A presidente do Sindicato dos Funcionários do SEF (SINSEF) tem feito declarações sobre a atividade operacional do Serviço de Estrangeiros e Fronteira – SEF, mas apenas representa administrativos, auxiliares, telefonistas, etc. Nem ela, nem nenhum dos seus representados, alguma vez tiveram qualquer atividade de investigação ou de segurança. Por essa razão, os inspetores do SEF exigem-lhe que não fale sobre o que não sabe e, sobretudo, que não sugira que os representa.

 

A Direção Nacional do Sindicato da Carreira de Investigação e Fiscalização do Serviço de Estrangeiros e Fronteira (SCIF-SEF), associação sindical que representa em exclusivo os elementos do Corpo Especial do SEF  – ou seja, os inspetores – vem, por este meio, dar público conhecimento do seu repúdio pelas afirmações proferidas na comunicação social, nas últimas semanas, pela Sra. Manuela Niza, Presidente do Sindicato dos Funcionários do SEF (SINSEF), dando falsamente a entender que representa a estrutura operacional do SEF e que tem alguma coisa a ver com as tarefas de investigação e de segurança que este serviço policial leva a cabo. Tal não é verdade.

O SINSEF e a sua presidente representam sindicalmente apenas os elementos das carreiras gerais da administração pública com vínculo profissional ao SEF, ou seja, para simplificar, os trabalhadores administrativos, auxiliares, responsáveis pela limpeza, etc. O SINSEF, bem como a sua presidente, não representam quaisquer elementos da  carreira de investigação e fiscalização do SEF, todos eles inspetores, razão pela qual devem, como é óbvio, reconduzir a suas afirmações de âmbito sindical às carreiras profissionais que representam.

Esta mensagem é dirigida a todas as redações de órgãos de comunicação portugueses para que os jornalistas que, na sua boa-fé, supuseram que a Sra. Manuela Niza e o SINSEF representava um único trabalhador com funções diretas de investigação ou de segurança, saibam que tal não é verdade.

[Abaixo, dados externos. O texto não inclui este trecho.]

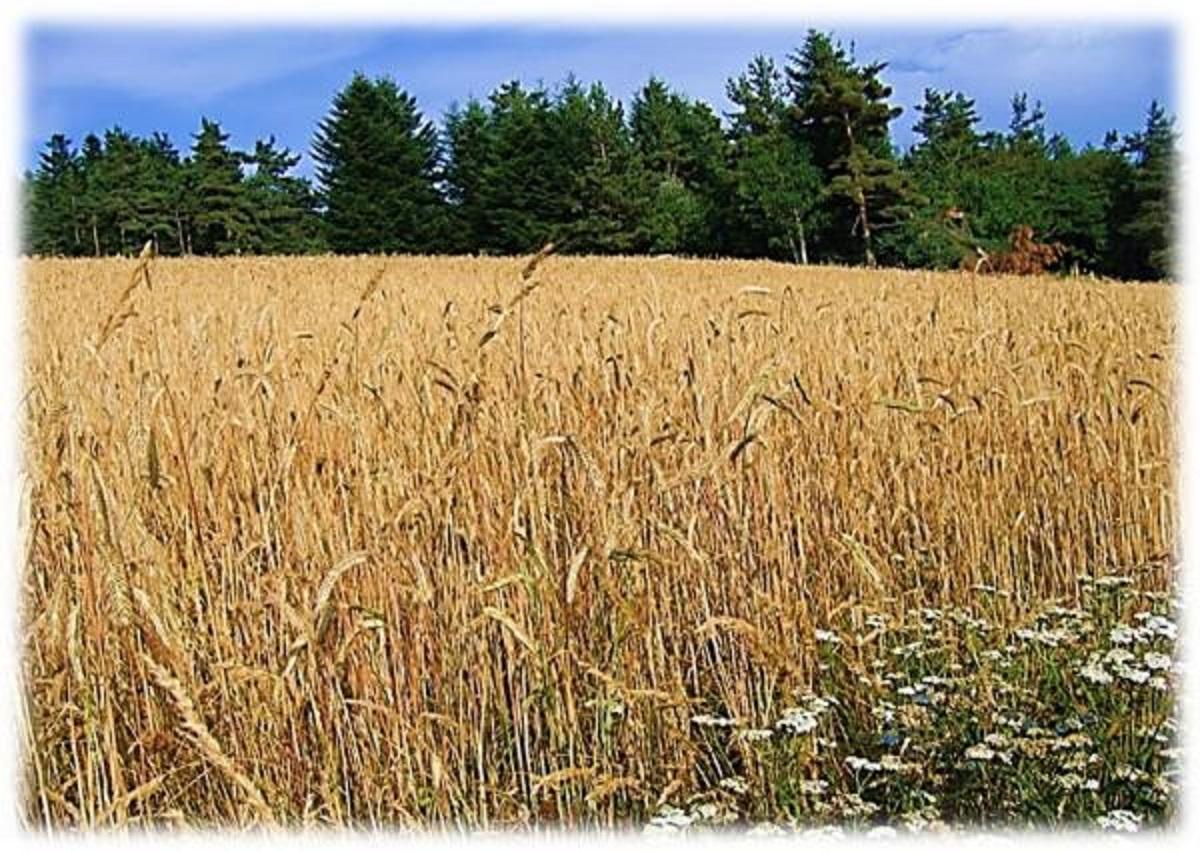 Grain de blé 2015 3.jpg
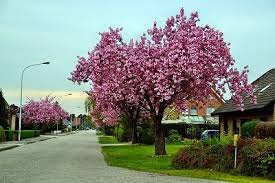 decorative trees ornamental trees al nature s artistic display for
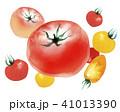 トマト 野菜 ミニトマトのイラスト 41013390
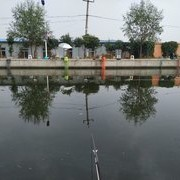 自钓黑坑鲤鱼经验分享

O que se tem passado é, única e simplesmente, uma tentativa ilegítima de representação sindical. Ou, porventura, a tentativa de usar plataformas da opinião pública para expressar opiniões pessoais a coberto de uma legitimidade representativa que não existe.

Os inspetores do SEF, tal como a direção do seu sindicato, ficam à disposição de todos os jornalistas para prestarem os esclarecimentos que entenderem necessários.